MySQL Bugs: #78992: mysqlrpladmin switchover fails to restore master settings on error

Bug #78992	mysqlrpladmin switchover fails to restore master settings on error
Submitted:	28 Oct 2015 2:20	Modified:	10 Feb 2017 5:38
Reporter:	monty solomon	Email Updates:
Status:	Verified	Impact on me:	None
Category:	MySQL Utilities	Severity:	S2 (Serious)
Version:	1.5.6	OS:	CentOS
Assigned to:		CPU Architecture:	Any

Description:
Using mysqlrpladmin switchover the slave did not catch up to the master and the master was left in read_only mode.

How to repeat:
% mysqlrpladmin switchover --verbose --discover-slaves-login=mysqlrpladmin.cnf[white-fog] --master=mysqlrpladmin.cnf[white-fog] --new-master=mysqlrpladmin.cnf[calm-shape] --demote-master --rpl-user=SUSR_Repl:redacted --log=mysqlrpladmin.log --timeout=5 

# Blocking writes on master.
# LOCK STRING: FLUSH TABLES WITH READ LOCK
# Waiting for slaves to catch up to old master.
# Slave lucky-hola:3306:
# QUERY = SELECT WAIT_UNTIL_SQL_THREAD_AFTER_GTIDS('17f11668-4ba8-11e5-bade-0ec3c09abde1:1-18136', 5)
# Return Code = -1
Slave lucky-hola:3306 did not catch up to the master.
ERROR: Slave lucky-hola:3306 did not catch up to the master.
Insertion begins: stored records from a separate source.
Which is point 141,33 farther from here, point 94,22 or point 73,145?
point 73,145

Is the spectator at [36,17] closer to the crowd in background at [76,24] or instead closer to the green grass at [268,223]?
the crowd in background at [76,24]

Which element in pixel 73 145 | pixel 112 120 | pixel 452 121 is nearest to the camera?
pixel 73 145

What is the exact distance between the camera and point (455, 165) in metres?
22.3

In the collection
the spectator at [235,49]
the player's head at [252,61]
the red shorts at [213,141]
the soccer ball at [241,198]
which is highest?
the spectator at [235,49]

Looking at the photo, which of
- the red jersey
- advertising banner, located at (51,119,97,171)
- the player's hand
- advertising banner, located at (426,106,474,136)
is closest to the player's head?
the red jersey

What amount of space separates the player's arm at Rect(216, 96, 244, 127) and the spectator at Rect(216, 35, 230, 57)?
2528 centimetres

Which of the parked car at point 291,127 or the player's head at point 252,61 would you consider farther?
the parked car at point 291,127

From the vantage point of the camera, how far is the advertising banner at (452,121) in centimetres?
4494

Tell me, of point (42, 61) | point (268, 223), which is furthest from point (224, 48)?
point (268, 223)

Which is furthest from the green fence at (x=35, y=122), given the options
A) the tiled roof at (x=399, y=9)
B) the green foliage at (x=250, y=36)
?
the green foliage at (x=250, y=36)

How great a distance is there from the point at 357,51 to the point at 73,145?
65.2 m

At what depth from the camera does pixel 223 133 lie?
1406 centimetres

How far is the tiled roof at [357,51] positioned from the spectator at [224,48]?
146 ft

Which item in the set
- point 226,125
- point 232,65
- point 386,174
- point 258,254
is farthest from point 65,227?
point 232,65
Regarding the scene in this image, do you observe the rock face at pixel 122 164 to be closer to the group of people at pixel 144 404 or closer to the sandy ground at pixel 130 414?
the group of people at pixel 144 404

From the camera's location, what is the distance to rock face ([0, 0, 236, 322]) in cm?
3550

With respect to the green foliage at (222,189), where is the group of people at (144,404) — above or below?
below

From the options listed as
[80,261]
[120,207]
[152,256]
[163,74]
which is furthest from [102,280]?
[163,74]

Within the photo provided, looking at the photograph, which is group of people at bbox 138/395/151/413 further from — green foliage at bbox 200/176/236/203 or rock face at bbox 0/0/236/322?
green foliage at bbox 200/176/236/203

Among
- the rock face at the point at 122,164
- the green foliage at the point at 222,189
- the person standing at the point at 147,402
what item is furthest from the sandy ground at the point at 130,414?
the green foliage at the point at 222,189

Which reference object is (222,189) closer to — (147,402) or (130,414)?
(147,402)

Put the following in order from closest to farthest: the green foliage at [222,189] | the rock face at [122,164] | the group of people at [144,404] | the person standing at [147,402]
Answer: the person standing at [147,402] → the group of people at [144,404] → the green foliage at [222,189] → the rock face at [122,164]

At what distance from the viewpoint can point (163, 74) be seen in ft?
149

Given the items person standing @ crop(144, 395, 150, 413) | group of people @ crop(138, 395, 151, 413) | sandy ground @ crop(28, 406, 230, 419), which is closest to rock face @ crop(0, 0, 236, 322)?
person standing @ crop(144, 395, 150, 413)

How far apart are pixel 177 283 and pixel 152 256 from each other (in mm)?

mysql> select @@hostname, @@read_only;
+------------+-------------+
| @@hostname | @@read_only |
+------------+-------------+
| white-fog  |           0 |
+------------+-------------+
1 row in set (0.00 sec)

Suggested fix:
Restore the master settings during any exception handling

            if not res:
                msg = "Slave %s:%s did not catch up to the master." % \
                      (slave_dict['host'], slave_dict['port'])
                if not self.force:
                    self._report(msg, logging.CRITICAL)
                    raise UtilRplError(msg)
                else:
                    self._report("# %s" % msg)

Hello monty solomon,

Thank you for the bug report.
I tried with latest version of MySQL Utilities 1.6.4 version as well and it worked without any issues.
Could you please provide repeatable test case (how the master and slave(s) were setup, config file/s, etc. - please make it as private if you prefer) to confirm this issue at our end?

Thanks,
Chiranjeevi.

Were you able to reproduce the case where the slave was hung waiting for the master to catch up.

The slave was waiting to execute a gtid even though it already executed it (one or more earlier gtids were missing).

Hello monty solomon,

Thank you for your feedback.
Verified based on internal discussion with dev's.

Thanks,
Chiranjeevi.